### TRY IT
What is needed here is an exact transcription of all the entries.

(Records from a data collection)
******************************

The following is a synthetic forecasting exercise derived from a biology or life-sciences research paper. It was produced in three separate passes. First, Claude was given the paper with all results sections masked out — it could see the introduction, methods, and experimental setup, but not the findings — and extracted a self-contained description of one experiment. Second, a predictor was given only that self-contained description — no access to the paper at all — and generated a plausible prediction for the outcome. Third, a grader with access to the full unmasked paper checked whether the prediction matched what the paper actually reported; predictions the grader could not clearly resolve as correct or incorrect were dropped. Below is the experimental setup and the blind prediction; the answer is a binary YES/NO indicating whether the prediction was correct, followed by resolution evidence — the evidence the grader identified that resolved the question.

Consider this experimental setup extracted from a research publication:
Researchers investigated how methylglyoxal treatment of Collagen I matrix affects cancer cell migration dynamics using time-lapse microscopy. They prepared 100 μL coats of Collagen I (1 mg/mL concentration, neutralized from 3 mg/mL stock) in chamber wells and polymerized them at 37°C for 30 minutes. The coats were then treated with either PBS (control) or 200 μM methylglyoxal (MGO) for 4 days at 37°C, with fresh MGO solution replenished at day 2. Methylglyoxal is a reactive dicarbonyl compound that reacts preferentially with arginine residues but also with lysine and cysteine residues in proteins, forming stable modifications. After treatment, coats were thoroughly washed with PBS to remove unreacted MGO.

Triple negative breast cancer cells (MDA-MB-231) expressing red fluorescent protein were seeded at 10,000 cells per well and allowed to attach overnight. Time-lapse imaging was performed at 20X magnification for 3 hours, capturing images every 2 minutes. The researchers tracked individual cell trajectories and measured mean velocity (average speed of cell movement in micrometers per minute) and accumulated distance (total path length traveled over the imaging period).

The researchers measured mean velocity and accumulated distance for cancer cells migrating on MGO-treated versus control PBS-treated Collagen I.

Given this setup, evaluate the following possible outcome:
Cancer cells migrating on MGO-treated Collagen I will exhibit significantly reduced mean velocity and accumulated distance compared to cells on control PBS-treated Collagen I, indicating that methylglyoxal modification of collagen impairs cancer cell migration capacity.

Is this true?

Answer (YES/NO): YES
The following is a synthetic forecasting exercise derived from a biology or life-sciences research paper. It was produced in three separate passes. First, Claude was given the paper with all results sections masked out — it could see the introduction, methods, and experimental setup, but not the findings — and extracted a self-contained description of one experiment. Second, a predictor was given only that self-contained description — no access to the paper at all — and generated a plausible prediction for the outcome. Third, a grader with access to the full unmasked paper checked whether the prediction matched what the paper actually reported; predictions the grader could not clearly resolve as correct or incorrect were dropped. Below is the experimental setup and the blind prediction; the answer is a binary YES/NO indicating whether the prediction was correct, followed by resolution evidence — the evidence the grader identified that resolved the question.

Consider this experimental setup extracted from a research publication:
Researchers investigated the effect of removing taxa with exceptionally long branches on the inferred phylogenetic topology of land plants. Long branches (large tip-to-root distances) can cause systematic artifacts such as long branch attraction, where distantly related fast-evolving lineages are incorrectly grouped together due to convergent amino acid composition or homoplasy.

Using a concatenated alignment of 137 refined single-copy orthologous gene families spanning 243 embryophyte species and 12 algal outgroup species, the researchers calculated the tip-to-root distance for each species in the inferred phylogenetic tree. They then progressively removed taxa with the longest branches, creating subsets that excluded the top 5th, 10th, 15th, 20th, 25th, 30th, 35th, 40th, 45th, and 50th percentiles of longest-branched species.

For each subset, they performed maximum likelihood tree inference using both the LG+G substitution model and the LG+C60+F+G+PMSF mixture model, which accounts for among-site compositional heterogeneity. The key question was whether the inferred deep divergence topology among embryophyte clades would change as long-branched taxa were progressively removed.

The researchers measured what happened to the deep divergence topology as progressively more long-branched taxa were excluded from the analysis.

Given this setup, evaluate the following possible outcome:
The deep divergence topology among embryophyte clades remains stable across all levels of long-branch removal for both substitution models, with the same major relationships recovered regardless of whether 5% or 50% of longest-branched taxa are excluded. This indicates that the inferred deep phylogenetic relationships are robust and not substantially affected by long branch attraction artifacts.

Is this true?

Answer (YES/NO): NO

******************************

### OUTPUT OF THE TASK
The following is a synthetic forecasting exercise derived from a biology or life-sciences research paper. It was produced in three separate passes. First, Claude was given the paper with all results sections masked out — it could see the introduction, methods, and experimental setup, but not the findings — and extracted a self-contained description of one experiment. Second, a predictor was given only that self-contained description — no access to the paper at all — and generated a plausible prediction for the outcome. Third, a grader with access to the full unmasked paper checked whether the prediction matched what the paper actually reported; predictions the grader could not clearly resolve as correct or incorrect were dropped. Below is the experimental setup and the blind prediction; the answer is a binary YES/NO indicating whether the prediction was correct, followed by resolution evidence — the evidence the grader identified that resolved the question.

Consider this experimental setup extracted from a research publication:
Researchers investigated how methylglyoxal treatment of Collagen I matrix affects cancer cell migration dynamics using time-lapse microscopy. They prepared 100 μL coats of Collagen I (1 mg/mL concentration, neutralized from 3 mg/mL stock) in chamber wells and polymerized them at 37°C for 30 minutes. The coats were then treated with either PBS (control) or 200 μM methylglyoxal (MGO) for 4 days at 37°C, with fresh MGO solution replenished at day 2. Methylglyoxal is a reactive dicarbonyl compound that reacts preferentially with arginine residues but also with lysine and cysteine residues in proteins, forming stable modifications. After treatment, coats were thoroughly washed with PBS to remove unreacted MGO.

Triple negative breast cancer cells (MDA-MB-231) expressing red fluorescent protein were seeded at 10,000 cells per well and allowed to attach overnight. Time-lapse imaging was performed at 20X magnification for 3 hours, capturing images every 2 minutes. The researchers tracked individual cell trajectories and measured mean velocity (average speed of cell movement in micrometers per minute) and accumulated distance (total path length traveled over the imaging period).

The researchers measured mean velocity and accumulated distance for cancer cells migrating on MGO-treated versus control PBS-treated Collagen I.

Given this setup, evaluate the following possible outcome:
Cancer cells migrating on MGO-treated Collagen I will exhibit significantly reduced mean velocity and accumulated distance compared to cells on control PBS-treated Collagen I, indicating that methylglyoxal modification of collagen impairs cancer cell migration capacity.

Is this true?

Answer (YES/NO): YES
The following is a synthetic forecasting exercise derived from a biology or life-sciences research paper. It was produced in three separate passes. First, Claude was given the paper with all results sections masked out — it could see the introduction, methods, and experimental setup, but not the findings — and extracted a self-contained description of one experiment. Second, a predictor was given only that self-contained description — no access to the paper at all — and generated a plausible prediction for the outcome. Third, a grader with access to the full unmasked paper checked whether the prediction matched what the paper actually reported; predictions the grader could not clearly resolve as correct or incorrect were dropped. Below is the experimental setup and the blind prediction; the answer is a binary YES/NO indicating whether the prediction was correct, followed by resolution evidence — the evidence the grader identified that resolved the question.

Consider this experimental setup extracted from a research publication:
Researchers investigated the effect of removing taxa with exceptionally long branches on the inferred phylogenetic topology of land plants. Long branches (large tip-to-root distances) can cause systematic artifacts such as long branch attraction, where distantly related fast-evolving lineages are incorrectly grouped together due to convergent amino acid composition or homoplasy.

Using a concatenated alignment of 137 refined single-copy orthologous gene families spanning 243 embryophyte species and 12 algal outgroup species, the researchers calculated the tip-to-root distance for each species in the inferred phylogenetic tree. They then progressively removed taxa with the longest branches, creating subsets that excluded the top 5th, 10th, 15th, 20th, 25th, 30th, 35th, 40th, 45th, and 50th percentiles of longest-branched species.

For each subset, they performed maximum likelihood tree inference using both the LG+G substitution model and the LG+C60+F+G+PMSF mixture model, which accounts for among-site compositional heterogeneity. The key question was whether the inferred deep divergence topology among embryophyte clades would change as long-branched taxa were progressively removed.

The researchers measured what happened to the deep divergence topology as progressively more long-branched taxa were excluded from the analysis.

Given this setup, evaluate the following possible outcome:
The deep divergence topology among embryophyte clades remains stable across all levels of long-branch removal for both substitution models, with the same major relationships recovered regardless of whether 5% or 50% of longest-branched taxa are excluded. This indicates that the inferred deep phylogenetic relationships are robust and not substantially affected by long branch attraction artifacts.

Is this true?

Answer (YES/NO): NO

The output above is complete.